Antes do advento da internet, era preciso perseverança para cumprir a lista de obrigações do cinéfilo modelo. As projeções eram ruins, as cópias arranhadas e as sessões aconteciam no mais das vezes à meia-noite, em cinemas mofados e com o ar-condicionado regulado na temperatura Sibéria.
Nunca me esqueci do projecionista de uma sala da Tijuca que inverteu os rolos de "Esse Obscuro Objeto do Desejo". Terminei a sessão petrificada. Luiz Buñuel não só havia escolhido duas atrizes para viver o mesmo papel, como explodira o elenco no meio da história para, na sequência, ressuscitá-lo.
Apesar do empenho juvenil da minha formação, alguns filmes acabaram esquecidos. Foi o caso de "Stalker", de Andrei Tarkóvski, que deixei passar achando que "Solaris" bastava para resumir o russo. Foi preciso que meu filho chegasse à idade de correr atrás para que eu, levada pelo entusiasmo dele, riscasse o filme da lista.
"Stalker" é foda. O maneirismo enervante que impera no cinema cabeça de Terence Malick e Lars Von Trier inexiste nessa película rigorosa, bela e beckettiana.
Uma região da União Soviética é interditada devido à queda de um meteorito. Muitos dos que se aventuram na chamada Zona jamais retornam, outros ganham a vida burlando barreiras militarizadas, para levar incautos até o território proibido.

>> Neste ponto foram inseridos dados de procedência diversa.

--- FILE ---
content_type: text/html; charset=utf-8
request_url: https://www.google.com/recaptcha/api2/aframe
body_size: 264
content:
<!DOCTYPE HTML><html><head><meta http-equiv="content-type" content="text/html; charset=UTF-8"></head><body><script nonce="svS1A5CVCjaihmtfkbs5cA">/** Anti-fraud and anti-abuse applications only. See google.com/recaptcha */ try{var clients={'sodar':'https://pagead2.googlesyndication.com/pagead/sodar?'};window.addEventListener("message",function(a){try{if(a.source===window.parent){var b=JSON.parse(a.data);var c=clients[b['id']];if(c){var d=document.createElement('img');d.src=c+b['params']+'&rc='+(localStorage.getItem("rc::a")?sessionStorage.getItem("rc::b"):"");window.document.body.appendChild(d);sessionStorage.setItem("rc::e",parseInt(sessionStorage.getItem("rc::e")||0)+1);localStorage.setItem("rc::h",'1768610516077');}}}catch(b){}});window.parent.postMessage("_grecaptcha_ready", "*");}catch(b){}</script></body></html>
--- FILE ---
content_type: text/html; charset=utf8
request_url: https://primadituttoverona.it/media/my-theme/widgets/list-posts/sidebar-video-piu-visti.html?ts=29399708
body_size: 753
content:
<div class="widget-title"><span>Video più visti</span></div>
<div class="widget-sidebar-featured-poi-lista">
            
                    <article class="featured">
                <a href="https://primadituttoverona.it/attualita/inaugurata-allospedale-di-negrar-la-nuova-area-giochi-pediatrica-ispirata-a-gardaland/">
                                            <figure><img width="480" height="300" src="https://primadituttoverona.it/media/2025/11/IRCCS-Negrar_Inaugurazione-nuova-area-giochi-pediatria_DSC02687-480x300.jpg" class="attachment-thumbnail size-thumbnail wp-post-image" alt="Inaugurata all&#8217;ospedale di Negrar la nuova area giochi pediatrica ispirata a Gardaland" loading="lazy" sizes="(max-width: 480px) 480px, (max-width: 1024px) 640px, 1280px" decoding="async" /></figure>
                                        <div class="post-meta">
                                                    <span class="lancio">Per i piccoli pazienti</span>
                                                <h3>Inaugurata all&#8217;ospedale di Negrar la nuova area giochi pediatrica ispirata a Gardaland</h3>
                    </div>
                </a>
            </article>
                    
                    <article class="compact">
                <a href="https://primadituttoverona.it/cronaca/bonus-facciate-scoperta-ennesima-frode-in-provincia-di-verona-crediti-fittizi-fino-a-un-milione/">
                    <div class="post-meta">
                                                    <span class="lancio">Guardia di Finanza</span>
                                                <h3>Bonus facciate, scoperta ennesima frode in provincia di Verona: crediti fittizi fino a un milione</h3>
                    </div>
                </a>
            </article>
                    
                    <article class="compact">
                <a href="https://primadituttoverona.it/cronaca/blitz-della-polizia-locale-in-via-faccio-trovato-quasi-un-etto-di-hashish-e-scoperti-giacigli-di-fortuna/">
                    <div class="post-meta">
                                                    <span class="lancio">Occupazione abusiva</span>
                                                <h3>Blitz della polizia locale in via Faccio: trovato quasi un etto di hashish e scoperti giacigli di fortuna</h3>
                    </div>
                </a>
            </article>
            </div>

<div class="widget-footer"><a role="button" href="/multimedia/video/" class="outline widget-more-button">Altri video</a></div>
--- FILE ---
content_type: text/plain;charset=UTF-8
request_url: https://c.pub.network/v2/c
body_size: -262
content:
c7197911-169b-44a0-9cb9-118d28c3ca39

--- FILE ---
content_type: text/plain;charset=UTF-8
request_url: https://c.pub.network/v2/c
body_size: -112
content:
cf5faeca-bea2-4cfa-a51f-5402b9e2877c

Na paisagem desolada, a natureza cresceu em torno do que restou do desastre. Puro Tchernóbil. A razão da cobiça para vencer o cerco se encontra no centro da Zona, numa sala capaz de realizar o desejo daqueles que ali adentram.
Um físico e um escritor contratam os serviços do guia, o Stalker. Apesar dos problemas congênitos da filha, causados pela exposição do pai à radioatividade, e dos pedidos desesperados da mulher, o herói aceita conduzir a dupla, atraído pelo sentimento de devoção que tem pelo lugar.
Sem apelar para efeitos enfadonhos, Tarkóvski se vale da mestria no uso das lentes e de um cenário real, um rio infectado por uma indústria química desativada pelos soviéticos. No Brasil, o cineasta teria escolhido o rio Doce.
O revés da trama se dá na porta da sala dos desejos, onde o Stalker jamais se atreveu a entrar. Ali, ele adverte que a graça só será alcançada por aquele que crê.
Escritor e cientista sucumbem diante da exigência. Em choque, o Stalker retorna para a mulher, repetindo enfermo: "eles não creem, eles são incapazes de acreditar".
A obra me fez pensar em "Democracia em Vertigem", de Petra Costa. A fantasmagoria da Esplanada dos Ministérios, no documentário, lembra a da terra arrasada de "Stalker". O mesmo estado de letargia, de afastamento melancólico de uma realidade confusa e incompreensível.
É como se Brasília estivesse plantada numa zona de exceção, onde as leis existem para serem violadas.
A agonia do impeachment e a resistência de Lula viúvo, às vésperas de se entregar à polícia, se parecem com a paralisia e a angústia dos personagens de Tarkóvski. É preciso acreditar...
"Democracia em Vertigem" é um filme pessoal. E emociona por ser pessoal.
Na sala de montagem, Petra editou as imagens que colheu durante o cataclismo político pós-2013 e as misturou às lembranças dos pais militantes e do avô empreiteiro, realizando o desejo de imortalizar os fatos como os viveu e sentiu.
Ao contrário do físico e do escritor de "Stalker", Petra crê no que filma.
A mim, que duvido, a obra toca pela beleza e o desalento íntimo da narrativa, mas não encerra o caso.
É verdade que Dilma foi alvo da vilania de Temer, Cunha e Aécio e que seu governo fortaleceu o Ministério Público e a Polícia Federal, que, mais tarde, ajudariam a condenar o partido que a elegeu.
Mas, talvez pela identificação com a mãe presa pela ditadura, Petra preserva Dilma, ignorando os equívocos de sua gestão.
Gilberto Carvalho é o único a esboçar autocrítica, ao incluir o PT no jogo de erros que o afastou do poder. "Deveríamos ter feito a reforma política e mantido a proximidade com as ruas", diz, mas já é tarde.
Andrei Tarkóvski e parte de sua equipe morreram nos anos subsequentes à filmagem de "Stalker", devido a doenças causadas pelo contato com o rio de dejetos químicos que serviu de cenário para a película.
Aqui, um meteorito da ultradireita armamentista cristã, Jair Bolsonaro, colidiu com as urnas, elevando a toxicidade da política a níveis insuportáveis.
Sem um guia que nos livre da zona de radiação, talvez só nos reste a morte por glifosfato.